Après avoir perdu son immunité parlementaire, Marine Le Pen est désormais mise en examen. Elle est poursuivie pour avoir publié fin 2015 des tweets contenant des images dévoilant les exactions de Daech. Or, la loi réprime la « diffusion d’images violentes ».

Marine Le Pen va devoir s’expliquer devant la justice. La présidente du Front national vient en effet d’être mise en examen jeudi 1er mars pour avoir publié sur son compte Twitter, le 16 décembre 2015, plusieurs photos exposant la cruauté de l’organisation État islamique. Ces clichés avaient été mis en ligne par la patronne du FN à la suite d’une interview qui l’avait hautement agacée.

Invité par RMC et BFM TV, Gilles Kepel, un politologue et sociologue spécialiste de l’islam et du monde arabe contemporain, avait, au cours de sa démonstration au micro de l’animateur Jean-Jacques Bourdin, établi un parallèle entre le Front national et Daech. Marine Le Pen était alors montée au créneau, tout comme ses partisans, pour dénoncer ces propos.

Pour médiatique qu’elle a été, la tactique de Marine Le Pen s’est toutefois retournée contre elle. S’il ne fait absolument aucun doute que Daech a commis et commet des atrocités en Irak et en Syrie, ainsi que dans d’autres endroits dans le monde, et s’il est indispensable de les documenter et de les dénoncer, les contenus visuels ne peuvent pas être publiés tels quels, du fait de ce qu’ils véhiculent.

Marine Le Pen a donc été mise en examen pour « diffusion d’images violentes » , selon le parquet de Nanterre. Ce dernier avait dès le 16 décembre 2015 lancé une enquête en ce sens, après un signalement effectué par Bernard Cazeneuve, alors ministre de l’Intérieur. Le contexte était alors particulier : plusieurs attentats ou tentatives d’attentats s’étaient produits en France, notamment un mois avant.

Bernard Cazeneuve avait signalé ces tweets.
CC Toms Norde

Perte de l’immunité parlementaire

Marine Le Pen, également députée du Pas-de-Calais, était il y a encore quelques mois tranquille, puisque son statut de parlementaire lui donnait une immunité judiciaire. Mais au début du mois de novembre 2017, le bureau de l’Assemblée nationale, la plus haute autorité collégiale de la chambre basse du parlement français, a décidé de ne plus maintenir cette protection juridique de la députée d’extrême-droite.
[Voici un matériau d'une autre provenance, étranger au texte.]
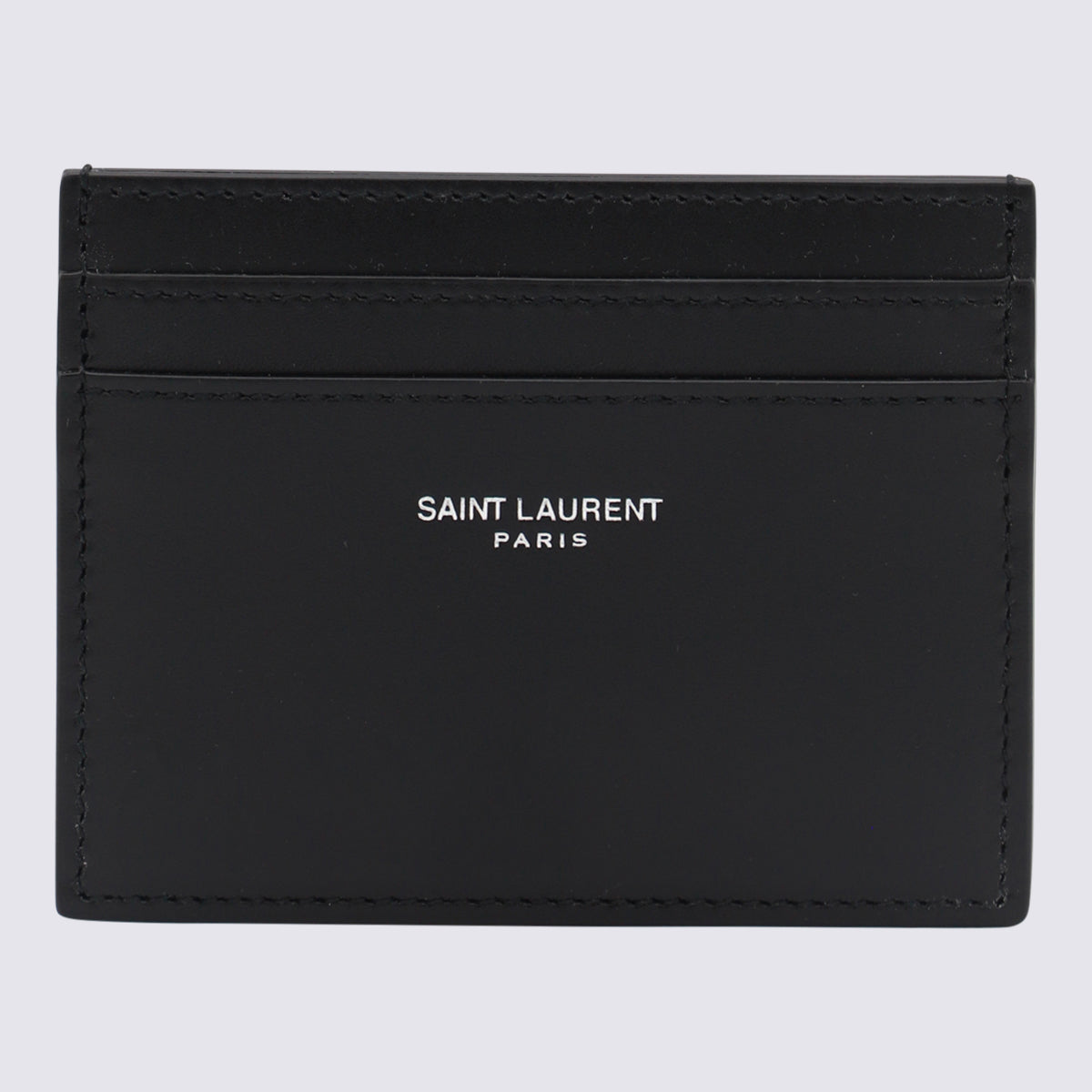 Saint Laurent Wallets Black _le
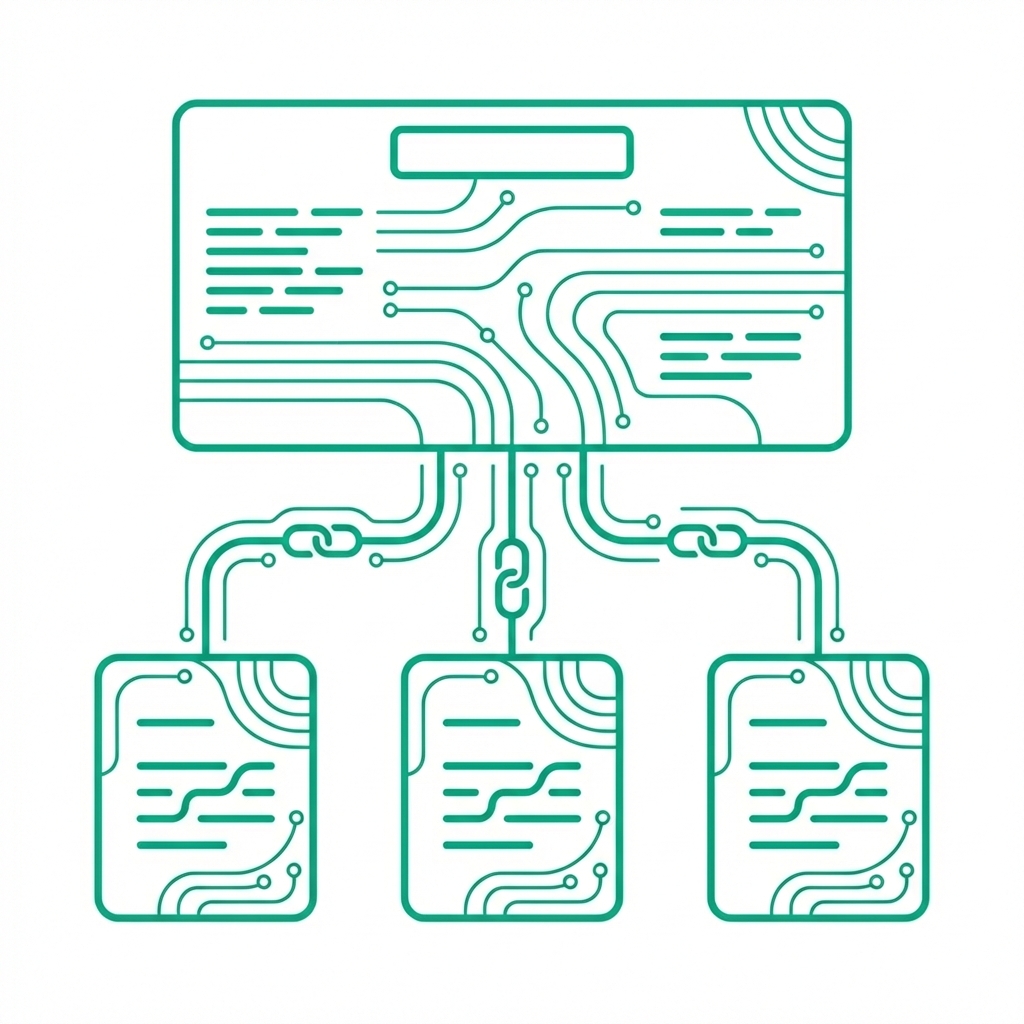 Design docs breakdown glyph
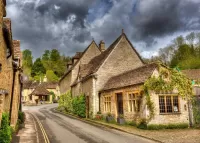 Пазл Перед грозой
Il est à noter que Gilbert Collard, député proche de Marine Le Pen, est dans la même que sa patronne, pour avoir lui aussi diffusé des clichés d’une rare violence.

L’inculpation de Marine Le Pen pourrait l’amener à devoir purger une peine de trois ans de prison et payer une amende de 75 000 euros d’amende. De toute évidence, les poursuites se font sur le fondement de l’article 227-24 du Code pénal. Bien entendu, il s’agit-là des plafonds prévus par la loi et la justice pourrait se montrer nettement moins sévère. En outre, Marine Le Pen aura la possibilité de faire appel.